* [What to work on] Give the records again in full, exactly as they appear.

Top of Extracted information

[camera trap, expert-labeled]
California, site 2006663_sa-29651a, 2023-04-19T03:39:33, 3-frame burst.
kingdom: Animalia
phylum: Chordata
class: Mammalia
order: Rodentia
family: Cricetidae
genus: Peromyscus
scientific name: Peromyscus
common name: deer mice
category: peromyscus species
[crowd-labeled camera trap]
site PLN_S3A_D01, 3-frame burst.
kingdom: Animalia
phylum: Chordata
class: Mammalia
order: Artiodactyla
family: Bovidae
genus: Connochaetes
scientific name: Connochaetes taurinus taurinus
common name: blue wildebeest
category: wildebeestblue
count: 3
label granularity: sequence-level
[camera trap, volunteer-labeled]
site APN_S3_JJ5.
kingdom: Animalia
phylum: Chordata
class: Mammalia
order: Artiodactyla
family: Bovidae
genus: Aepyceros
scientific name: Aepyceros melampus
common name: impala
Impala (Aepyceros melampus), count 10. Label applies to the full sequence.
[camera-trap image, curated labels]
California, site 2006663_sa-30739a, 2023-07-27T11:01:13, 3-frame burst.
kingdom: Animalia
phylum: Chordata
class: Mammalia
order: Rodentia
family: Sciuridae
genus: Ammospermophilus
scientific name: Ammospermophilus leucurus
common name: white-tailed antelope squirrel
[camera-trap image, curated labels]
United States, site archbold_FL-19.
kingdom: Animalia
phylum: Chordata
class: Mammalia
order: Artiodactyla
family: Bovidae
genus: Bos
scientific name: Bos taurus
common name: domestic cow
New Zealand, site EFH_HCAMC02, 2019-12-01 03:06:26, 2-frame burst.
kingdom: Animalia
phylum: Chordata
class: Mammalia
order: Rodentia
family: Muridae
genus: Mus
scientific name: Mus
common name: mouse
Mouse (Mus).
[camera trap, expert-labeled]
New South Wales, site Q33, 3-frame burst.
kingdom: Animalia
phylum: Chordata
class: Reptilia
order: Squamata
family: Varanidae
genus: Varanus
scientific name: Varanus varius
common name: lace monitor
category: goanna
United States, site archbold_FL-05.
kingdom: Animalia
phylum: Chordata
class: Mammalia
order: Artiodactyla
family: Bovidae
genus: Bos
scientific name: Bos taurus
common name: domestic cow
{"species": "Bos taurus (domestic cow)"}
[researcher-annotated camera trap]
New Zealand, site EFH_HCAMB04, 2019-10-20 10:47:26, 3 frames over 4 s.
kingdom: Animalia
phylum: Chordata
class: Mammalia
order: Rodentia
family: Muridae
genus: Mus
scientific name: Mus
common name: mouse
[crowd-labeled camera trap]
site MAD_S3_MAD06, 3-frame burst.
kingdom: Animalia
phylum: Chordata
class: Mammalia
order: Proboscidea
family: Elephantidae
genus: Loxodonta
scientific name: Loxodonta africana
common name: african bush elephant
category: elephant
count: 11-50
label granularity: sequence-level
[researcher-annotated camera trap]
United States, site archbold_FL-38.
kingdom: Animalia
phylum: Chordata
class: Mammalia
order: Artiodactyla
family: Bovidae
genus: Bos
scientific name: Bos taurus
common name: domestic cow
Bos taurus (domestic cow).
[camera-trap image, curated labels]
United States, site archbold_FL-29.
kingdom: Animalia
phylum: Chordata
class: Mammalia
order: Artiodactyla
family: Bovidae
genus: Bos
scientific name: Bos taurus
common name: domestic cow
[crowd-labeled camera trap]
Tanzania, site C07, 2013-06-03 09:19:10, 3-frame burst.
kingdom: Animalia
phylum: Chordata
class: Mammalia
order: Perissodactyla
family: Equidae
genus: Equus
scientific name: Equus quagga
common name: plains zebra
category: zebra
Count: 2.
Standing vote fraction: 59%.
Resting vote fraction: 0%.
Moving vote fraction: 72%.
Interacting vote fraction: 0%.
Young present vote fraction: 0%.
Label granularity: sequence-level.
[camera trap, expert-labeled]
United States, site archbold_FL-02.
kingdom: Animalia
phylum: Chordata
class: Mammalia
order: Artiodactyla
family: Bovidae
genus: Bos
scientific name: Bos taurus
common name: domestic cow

Bottom of Extracted information

* [Answer box]
[camera trap, expert-labeled]
California, site 2006663_sa-29651a, 2023-04-19T03:39:33, 3-frame burst.
kingdom: Animalia
phylum: Chordata
class: Mammalia
order: Rodentia
family: Cricetidae
genus: Peromyscus
scientific name: Peromyscus
common name: deer mice
category: peromyscus species
[crowd-labeled camera trap]
site PLN_S3A_D01, 3-frame burst.
kingdom: Animalia
phylum: Chordata
class: Mammalia
order: Artiodactyla
family: Bovidae
genus: Connochaetes
scientific name: Connochaetes taurinus taurinus
common name: blue wildebeest
category: wildebeestblue
count: 3
label granularity: sequence-level
[camera trap, volunteer-labeled]
site APN_S3_JJ5.
kingdom: Animalia
phylum: Chordata
class: Mammalia
order: Artiodactyla
family: Bovidae
genus: Aepyceros
scientific name: Aepyceros melampus
common name: impala
Impala (Aepyceros melampus), count 10. Label applies to the full sequence.
[camera-trap image, curated labels]
California, site 2006663_sa-30739a, 2023-07-27T11:01:13, 3-frame burst.
kingdom: Animalia
phylum: Chordata
class: Mammalia
order: Rodentia
family: Sciuridae
genus: Ammospermophilus
scientific name: Ammospermophilus leucurus
common name: white-tailed antelope squirrel
[camera-trap image, curated labels]
United States, site archbold_FL-19.
kingdom: Animalia
phylum: Chordata
class: Mammalia
order: Artiodactyla
family: Bovidae
genus: Bos
scientific name: Bos taurus
common name: domestic cow
New Zealand, site EFH_HCAMC02, 2019-12-01 03:06:26, 2-frame burst.
kingdom: Animalia
phylum: Chordata
class: Mammalia
order: Rodentia
family: Muridae
genus: Mus
scientific name: Mus
common name: mouse
Mouse (Mus).
[camera trap, expert-labeled]
New South Wales, site Q33, 3-frame burst.
kingdom: Animalia
phylum: Chordata
class: Reptilia
order: Squamata
family: Varanidae
genus: Varanus
scientific name: Varanus varius
common name: lace monitor
category: goanna
United States, site archbold_FL-05.
kingdom: Animalia
phylum: Chordata
class: Mammalia
order: Artiodactyla
family: Bovidae
genus: Bos
scientific name: Bos taurus
common name: domestic cow
{"species": "Bos taurus (domestic cow)"}
[researcher-annotated camera trap]
New Zealand, site EFH_HCAMB04, 2019-10-20 10:47:26, 3 frames over 4 s.
kingdom: Animalia
phylum: Chordata
class: Mammalia
order: Rodentia
family: Muridae
genus: Mus
scientific name: Mus
common name: mouse
[crowd-labeled camera trap]
site MAD_S3_MAD06, 3-frame burst.
kingdom: Animalia
phylum: Chordata
class: Mammalia
order: Proboscidea
family: Elephantidae
genus: Loxodonta
scientific name: Loxodonta africana
common name: african bush elephant
category: elephant
count: 11-50
label granularity: sequence-level
[researcher-annotated camera trap]
United States, site archbold_FL-38.
kingdom: Animalia
phylum: Chordata
class: Mammalia
order: Artiodactyla
family: Bovidae
genus: Bos
scientific name: Bos taurus
common name: domestic cow
Bos taurus (domestic cow).
[camera-trap image, curated labels]
United States, site archbold_FL-29.
kingdom: Animalia
phylum: Chordata
class: Mammalia
order: Artiodactyla
family: Bovidae
genus: Bos
scientific name: Bos taurus
common name: domestic cow
[crowd-labeled camera trap]
Tanzania, site C07, 2013-06-03 09:19:10, 3-frame burst.
kingdom: Animalia
phylum: Chordata
class: Mammalia
order: Perissodactyla
family: Equidae
genus: Equus
scientific name: Equus quagga
common name: plains zebra
category: zebra
Count: 2.
Standing vote fraction: 59%.
Resting vote fraction: 0%.
Moving vote fraction: 72%.
Interacting vote fraction: 0%.
Young present vote fraction: 0%.
Label granularity: sequence-level.
[camera trap, expert-labeled]
United States, site archbold_FL-02.
kingdom: Animalia
phylum: Chordata
class: Mammalia
order: Artiodactyla
family: Bovidae
genus: Bos
scientific name: Bos taurus
common name: domestic cow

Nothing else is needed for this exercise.